Wednesday, January 19, 2011

Expanding Horizons

My son is a little over three years old. I am watching him explore his world and his place in it. It’s extraordinary to watch his world expand little by little and see him gain confidence. We waited a long time to switch him from his crib to a toddler bed simply because he was so happy in his crib. He would play happily for an hour before falling asleep and another hour after he woke up before he would call for someone to get him. He slept well. We didn’t see any need to change that prematurely. However, as he approached his third birthday we decided to make the switch and he was excited about it. It made me a little sad though that I would go up to get him an hour or so after he woke up and find him still in the bed. It didn’t even occur to him that he could crawl out on his own.

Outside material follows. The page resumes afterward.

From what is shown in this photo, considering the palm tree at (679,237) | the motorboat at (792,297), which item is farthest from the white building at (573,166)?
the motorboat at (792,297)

Then one day it just happened. He left the crib. And chaos ensued. He’d still happily play in his room…but for two or three hours. And never fall asleep. Overnight he went from taking two and a half hour naps to no naps at all. I loved that he was enjoying a new level of independence. I was still essentially getting a break in the afternoon since he happily spent all of that time in his room, but he still needed the sleep. I finally found a solution. I let him play for anywhere from 30 minutes to an hour and then I go sit in a chair in his room. That effectively pins him to his bed and he falls asleep within 10 minutes. And sleeps for at least 2 hours.

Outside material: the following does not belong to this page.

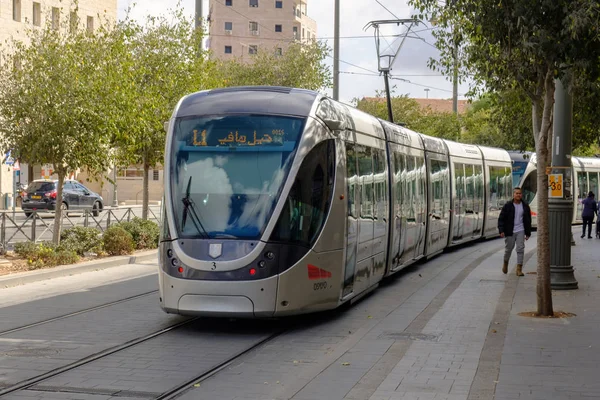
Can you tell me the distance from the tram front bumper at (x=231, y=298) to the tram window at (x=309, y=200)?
63cm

Concurrently with all of this we’ve been potty training. He’s been day trained for quite some time, but he began showing interest in taking himself to the bathroom rather than going in his nap/bedtime diaper if he was awake. So we told him that if he needs to go to the bathroom he can leave his room and do that quietly and return to bed. A whole new level of chaos has ensued. Minutes after leaving the room doors begin to slam and running feet can be heard. Last night we put him to bed at 8pm and he was still awake when I was going to bed at 10:30. And that time is now spent entering and leaving his room. Another favorite is peering down at us from the upstairs balcony in a manner he thinks is quiet. I have no idea what he thinks he is doing, but he also goes into and out of his closet slamming the sliding doors open and shut each time. Feet thunder back and forth over our heads.

I love the independence and exploration. I love that his world had grown from the confines of his crib, to toddler bed, to his room, to the areas outside his room. However, I miss the beautiful sleep. And I’m pretty sure he does too. I’ll give him a week or so to see if the exploration grows old on its own, but if not I guess I’ll have to do the sitting with him trick at night time too.